*** Passage shown
While this isn't the cheapest mono-blue combo in the world, it being limited to one blue and one colourless card does make it incredibly flexible.

1 Dramatic Reversal, and Isochron Scepter

Isorev

This combo is so famous that it has its own name in the Magic community: "Isorev". Incredibly simple and straight-forward, it tends to be one of the first combos anyone getting into Magic learns about.

To Isorev, you need at least enough non-land mana sources on the battlefield to produce three mana of any colour, and Isochron Scepter and Dramatic Reversal in your hand. Cast Isochron Scepter, and when it enters the battlefield, exile Dramatic Reversal to imprint it.

Now all you have to do is flat all of your mana, pay two and tap Isochron Scepter to cast a copy of Dramatic Reversal, which untaps all your permanents… including Isochron Scepter and those mana sources you just tapped. Lands, artifacts, mana dorks, it doesn't matter; as long as you can make at least three mana per loop, you'll have infinite mana in any colour you can normally produce.

It's so easy to pull off and is in mono-blue, hugely opening up which decks it fits into. The downside is that most people know a combo is afoot the second Isochron Scepter is played. Expect people to do anything they can to break the combo purely because of how ubiquitous it is.
******
* Check your understanding *
(a) In the passage on the Isorev combo, what name does the Magic community give to the pairing of Dramatic Reversal and Isochron Scepter?
(b) Reproduce the part of the passage on the Isorev combo between "1 Dramatic Reversal, and" and "Magic learns about.", inclusive.
*** Raw data
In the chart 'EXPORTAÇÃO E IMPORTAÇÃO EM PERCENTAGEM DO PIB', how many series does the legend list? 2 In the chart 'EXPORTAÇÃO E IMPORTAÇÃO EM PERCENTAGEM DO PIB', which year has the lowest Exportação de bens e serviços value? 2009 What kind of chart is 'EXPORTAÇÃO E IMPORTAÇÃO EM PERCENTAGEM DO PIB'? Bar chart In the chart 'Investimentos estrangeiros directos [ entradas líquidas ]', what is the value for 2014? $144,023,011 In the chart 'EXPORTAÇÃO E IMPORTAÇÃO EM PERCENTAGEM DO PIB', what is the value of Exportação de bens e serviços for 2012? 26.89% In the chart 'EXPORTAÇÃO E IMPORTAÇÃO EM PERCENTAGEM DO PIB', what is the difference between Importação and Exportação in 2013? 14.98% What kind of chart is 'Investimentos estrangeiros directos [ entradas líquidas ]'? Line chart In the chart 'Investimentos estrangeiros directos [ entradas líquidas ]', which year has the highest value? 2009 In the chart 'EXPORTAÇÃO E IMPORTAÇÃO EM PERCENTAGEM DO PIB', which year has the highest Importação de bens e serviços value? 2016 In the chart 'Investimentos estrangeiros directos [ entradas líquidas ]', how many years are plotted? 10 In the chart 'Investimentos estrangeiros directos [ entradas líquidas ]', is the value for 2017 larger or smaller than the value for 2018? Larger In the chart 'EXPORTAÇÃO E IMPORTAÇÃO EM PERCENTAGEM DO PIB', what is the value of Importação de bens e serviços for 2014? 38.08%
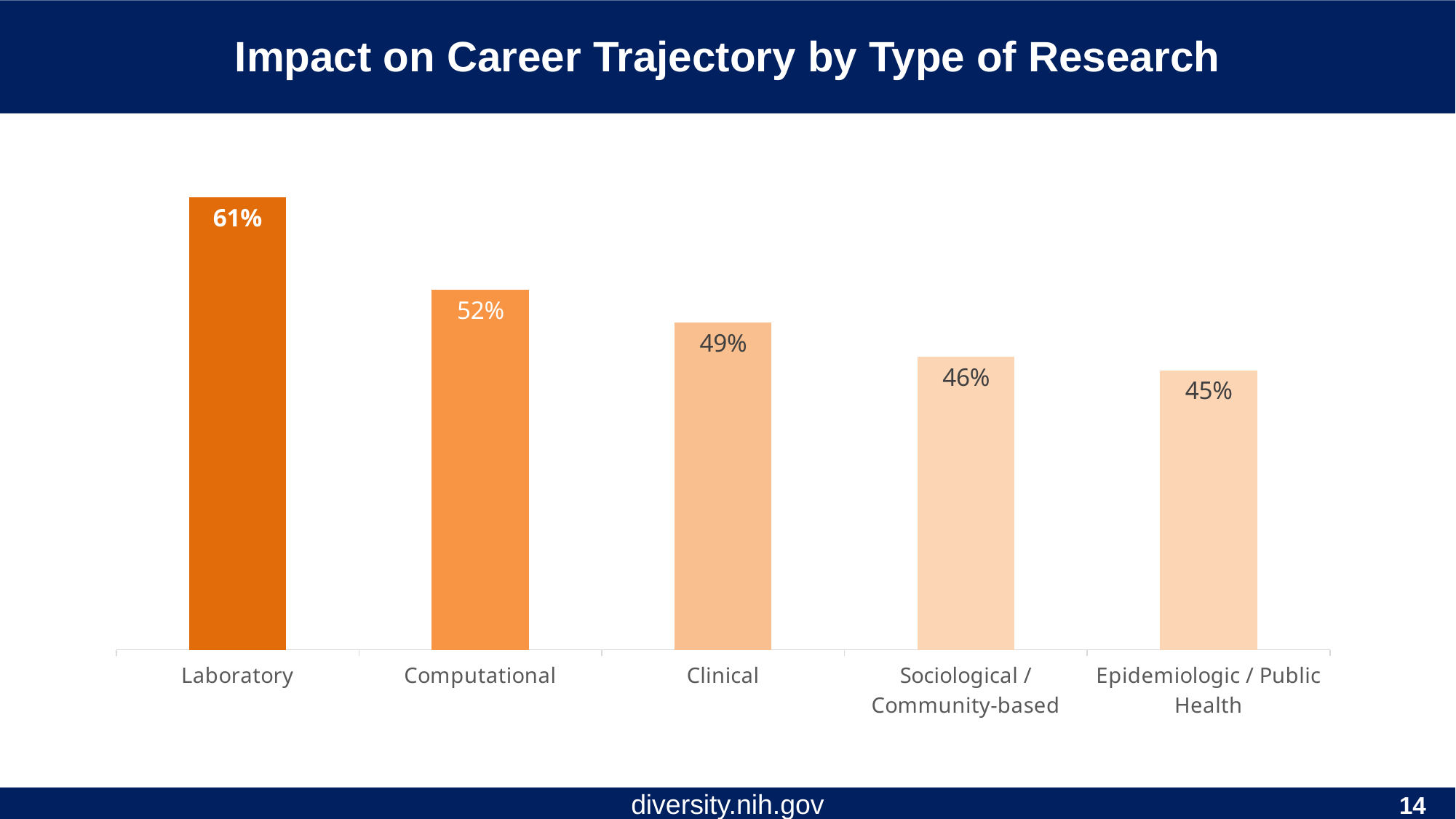
Which is larger, the value for Clinical or the value for Sociological / Community-based? Clinical Do the values rise or fall from left to right across the categories? Fall What is the value for Computational? 52% How many types of research are shown in the chart? 5 What is the value for Laboratory? 61% What is the value for Sociological / Community-based? 46% What is the value for Epidemiologic / Public Health? 45% Which type of research has the highest value? Laboratory Which type of research has the lowest value? Epidemiologic / Public Health What is the value for Clinical? 49% What kind of chart is shown on the slide? Bar chart What is the difference between the values for Laboratory and Computational? 9%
******
* Activity answers *
(a) Isorev

(b)
1 Dramatic Reversal, and Isochron Scepter

Isorev

This combo is so famous that it has its own name in the Magic community: "Isorev". Incredibly simple and straight-forward, it tends to be one of the first combos anyone getting into Magic learns about.